13. Dreizustands-Ausgangspuffer nach Anspruch 12, bei dem die ersten und vierten Logikschaltungen NAND-Schaltungen sind und die zweiten und dritten Logikschaltungen NOR-Schaltungen sind.
14. Integrierte Schaltung, enthaltend:
einen Anschluß;
eine erste Vielzahl Treibertransistoren, die den Anschluß auf eine Spannung bringen, die einem hohen logischen Wert eines ersten Ausgangssignals entspricht;
eine zweite Vielzahl Treibertransistoren, die den Anschluß auf eine Spannung bringen, die einem niedrigen logischen Wert eines zweiten Ausgangssignals entspricht;
eine erste Vortreiberschaltung mit einem Ausgang, der mit dem ersten Transistor in der ersten Vielzahl Treibertransistoren verbunden ist, und einem Eingang, der das Komplement des ersten Ausgangssignals und ein zweites Steuersignal empfängt;
eine zweite Vortreiberschaltung mit einem Ausgang, der mit dem ersten Transistor der zweiten Vielzahl Treibertransistoren verbunden ist, und einem Eingang, der das Komplement des zweiten Ausgangssignals und ein erstes Steuersignal empfängt,
wobei das erste Steuersignal einen verzögerten Ausgang der ersten Vortreiberschaltung repräsentiert und das zweite Steuersignal einen verzögerten Ausgang der zweiten verzögerten Ausgangsschaltung empfängt;
eine erste Vielzahl Logikschaltungen, die jeweils in Serie zwischen zwei hintereinanderliegende Transistoren in der ersten Vielzahl Treibertransistoren geschaltet sind, mit einem Ausgang, der mit dem Gate des entsprechenden Transistors verbunden ist, und einem Eingang, der das Komplement des ersten Ausgangssignals und das erste Steuersignal empfängt; und
eine zweite Vielzahl Logikschaltungen, die jeweils in Serie zwischen zwei hintereinanderliegende Transistoren in der zweiten Vielzahl Treibertransistoren geschaltet sind, mit einem Ausgang, der mit dem Gate des entsprechenden Transistors verbunden ist, und einem Eingang, der das Komplement des zweiten Ausgangssignals und das zweite Steuersignal empfängt.

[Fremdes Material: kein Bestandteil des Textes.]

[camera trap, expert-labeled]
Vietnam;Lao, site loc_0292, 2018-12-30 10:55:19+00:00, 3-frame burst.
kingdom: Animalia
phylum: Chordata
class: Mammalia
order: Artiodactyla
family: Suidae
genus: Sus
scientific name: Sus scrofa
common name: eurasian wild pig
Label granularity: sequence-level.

15. Integrierte Schaltung nach Anspruch 14, bei der jede Logikschaltung der ersten und zweiten Vielzahl Logikschaltungen in Serie mit einem Inverter geschaltet ist.
16. Integrierte Schaltung nach Anspruch 15, bei der keine der ersten Vielzahl Logikschaltungen zwischen die entsprechenden ersten zwei der hintereinanderliegenden Transistoren in der ersten Vielzahl Treibertransistoren geschaltet ist und keine der zweiten Vielzahl Logikschaltungen zwischen die entsprechenden ersten und zweiten hintereinanderliegenden Transistoren der zweiten Vielzahl Treibertransistoren geschaltet ist.